═════ TEXTO PROPORCIONADO
Claudio
Ferrufino-Coqueugniot
La sola idea de
tartas de fruta o pasteles centroeuropeos de chocolate, almendras, frambuesas,
nos enfiló desde la prosaica Aurora hacia Denver, a la calle Larimer, lo más
lindo de su downtown.
Hace años, el
centro de la ciudad se hallaba invadido de vagabundos, de negros pobres. Un
poco más abajo, en el Lower Downtown,
hoy LoDo, exclusivo y rico, bebían sus sueños dormitando ebrios en la tarde
sujetos como Neal Cassady y Kerouac. Allí se gestaban las líneas que los harían
eternos, sobre todo al segundo, el inicio del camino. Nadie quería visitar el
centro entonces, poco había para mirar y mucho que temer, porque de pobres,
mexicanos y negros se nutre el mal…
Ahora Kerouac es
una celebridad. La riqueza, el poder, se apropian hasta del concepto de
rebelión. No en vano estaciones de radio de derecha reclaman los versos y
gritos de Jim Morrison como suyos. Y los yuppies,
la generación de jóvenes profesionales de gran futuro, recuerdan al Kerouac
ciclista, escalador, hombre del outdoors
como ellos, ávidos de aventura y acogedor hogar para el regreso. Algún
alucinado con memoria de la gloria que era ser marginado, ha multiplicado
sténciles del rostro del autor de On The
Road por las paredes, sobre los edificios relacionados con él.
Hoy la marihuana
es libre en Colorado. Supuestamente hay restricciones, pero en la realidad su
consumo es abierto y masivo. Representa un negocio millonario con el pretexto
de ambientalismo, libertad, liberación sexual, aunque haya pasado a ser otro
vértice del capital, un pingüe negocio.
Antes, siempre,
el centro de Denver olía a marihuana. Provenía de los desharrapados, junto a
asquerosos efluvios de cuerpos sin lavar, tabaco y alcohol. Detrás de las puertas,
sin embargo, esta planta era consumida por un número inimaginable de caracteres
en cada clase social. El mayor drama de los Estados Unidos era y sigue siendo
la adicción en todas sus formas.
Fue natural
legalizarla. Los estándares de moral se relajaron; al menos algo de lo oculto
podía presentarse a plena luz. Eso, en sí, implicaba un alivio del peso
tremendo de vivir en este frenesí de USA.
══════════
TAREAS -
[A] Reescribe el fragmento del texto sobre Denver que comienza en las palabras "Hoy la marihuana" y termina después de "un pingüe negocio.", poniendo "ecologismo" en lugar de "ambientalismo".
[B] Prosigue el texto sobre Denver a partir de su última oración.
═════ ENTRADAS LISTADAS
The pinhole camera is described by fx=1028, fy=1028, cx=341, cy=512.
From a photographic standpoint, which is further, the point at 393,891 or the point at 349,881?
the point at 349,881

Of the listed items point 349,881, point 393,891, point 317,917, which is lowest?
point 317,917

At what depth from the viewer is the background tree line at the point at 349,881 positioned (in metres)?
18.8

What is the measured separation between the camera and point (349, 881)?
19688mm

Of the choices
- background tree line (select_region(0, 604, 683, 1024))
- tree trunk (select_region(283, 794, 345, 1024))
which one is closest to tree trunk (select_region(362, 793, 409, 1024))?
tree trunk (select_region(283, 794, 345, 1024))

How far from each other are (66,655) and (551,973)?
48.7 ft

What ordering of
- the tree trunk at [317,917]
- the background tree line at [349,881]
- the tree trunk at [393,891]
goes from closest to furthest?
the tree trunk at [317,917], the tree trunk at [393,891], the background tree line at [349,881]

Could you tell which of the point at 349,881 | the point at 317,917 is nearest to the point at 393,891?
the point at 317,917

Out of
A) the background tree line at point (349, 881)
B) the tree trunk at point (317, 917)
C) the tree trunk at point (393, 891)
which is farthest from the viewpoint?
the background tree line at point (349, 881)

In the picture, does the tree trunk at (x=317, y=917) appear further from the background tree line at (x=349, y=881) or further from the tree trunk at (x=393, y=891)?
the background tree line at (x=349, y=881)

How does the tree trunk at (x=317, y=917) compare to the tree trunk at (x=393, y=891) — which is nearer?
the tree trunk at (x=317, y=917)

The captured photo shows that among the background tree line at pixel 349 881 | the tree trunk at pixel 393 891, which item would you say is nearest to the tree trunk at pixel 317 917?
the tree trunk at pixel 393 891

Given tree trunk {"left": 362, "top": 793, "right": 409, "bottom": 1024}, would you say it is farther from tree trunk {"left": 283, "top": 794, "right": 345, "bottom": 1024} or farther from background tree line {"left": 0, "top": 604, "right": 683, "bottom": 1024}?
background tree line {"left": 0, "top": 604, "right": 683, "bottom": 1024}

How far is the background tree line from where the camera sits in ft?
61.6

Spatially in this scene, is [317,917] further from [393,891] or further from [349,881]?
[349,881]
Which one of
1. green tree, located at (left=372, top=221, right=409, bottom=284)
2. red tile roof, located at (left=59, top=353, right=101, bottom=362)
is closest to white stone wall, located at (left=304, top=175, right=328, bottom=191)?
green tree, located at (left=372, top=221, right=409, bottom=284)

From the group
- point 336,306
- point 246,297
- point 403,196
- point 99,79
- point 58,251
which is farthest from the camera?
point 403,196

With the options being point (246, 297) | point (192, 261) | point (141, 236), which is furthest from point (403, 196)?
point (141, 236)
══════════
RESPUESTAS POR TAREA -
[A]
Hoy la marihuana
es libre en Colorado. Supuestamente hay restricciones, pero en la realidad su
consumo es abierto y masivo. Representa un negocio millonario con el pretexto
de ecologismo, libertad, liberación sexual, aunque haya pasado a ser otro
vértice del capital, un pingüe negocio.

[B]
Mientras
parqueábamos el Honda, mal porque no sé estacionar de retro, pasaban carruajes
tirados por caballos o bicicletas donde pasajeros y conductor se divertían con
coloridas pipas de cristal. Era domingo y supongo que Nirvana para ellos.
Denver olía a
marihuana.
Solo que la
sustancia había cambiado. Ya no es rebelde lo que la ley permite. El misterio,
la irreverencia de no caber entre límites asignados, le daba un aura que
difícilmente recuperará. En un gran triciclo con al menos cinco personas drogadas,
observé la ropa cara y las vinchas falsamente hippies de las muchachas. No sé si llevaban bolsos pero sí teléfonos
inteligentes, y texteaban al más allá, a la Nube convertida en Leviatán,
noticias de un mundo que se incluiría y reduciría en Facebook. Dudo que uno de
los pasajeros cargara el insigne libro de Kerouac, o cualquier otro libro.
Habían sido domesticados por el sistema que les daba lo que deseaban y los
mantenía registrados, porque para comprar marijuana se lleva un registro. Los
rebeldes de hoy, que fuman reefer por
las calles, semejan una bola de asnos.
Emanaciones de
yerba venían de un mendigo tomando sol en la calle Market. El mismo aroma salía
de un Lexus último modelo. Me pregunté si acaso alcanzamos igualdad social en
lo urbano del Cannabis Country. Al
fin llegamos a destino y al otro lado del mostrador escogimos oscuras tortas
germanas. Las acompañamos de lattes, capuccinos y café au lait. Luego enfilamos hacia Aurora y me encerré en mi
cubículo con la alegría y la certeza de continuar marginal. Abrí los Diarios de
Valery Bryusov, escritos entre 1893-1905. Comencé con las reminiscencias del escritor
de la mano de V. F. Jodásevich y de Marina Tsvetaeva. Me quedó el sabor del
chocolate; el olor a la Juana retornó a su intrascendencia.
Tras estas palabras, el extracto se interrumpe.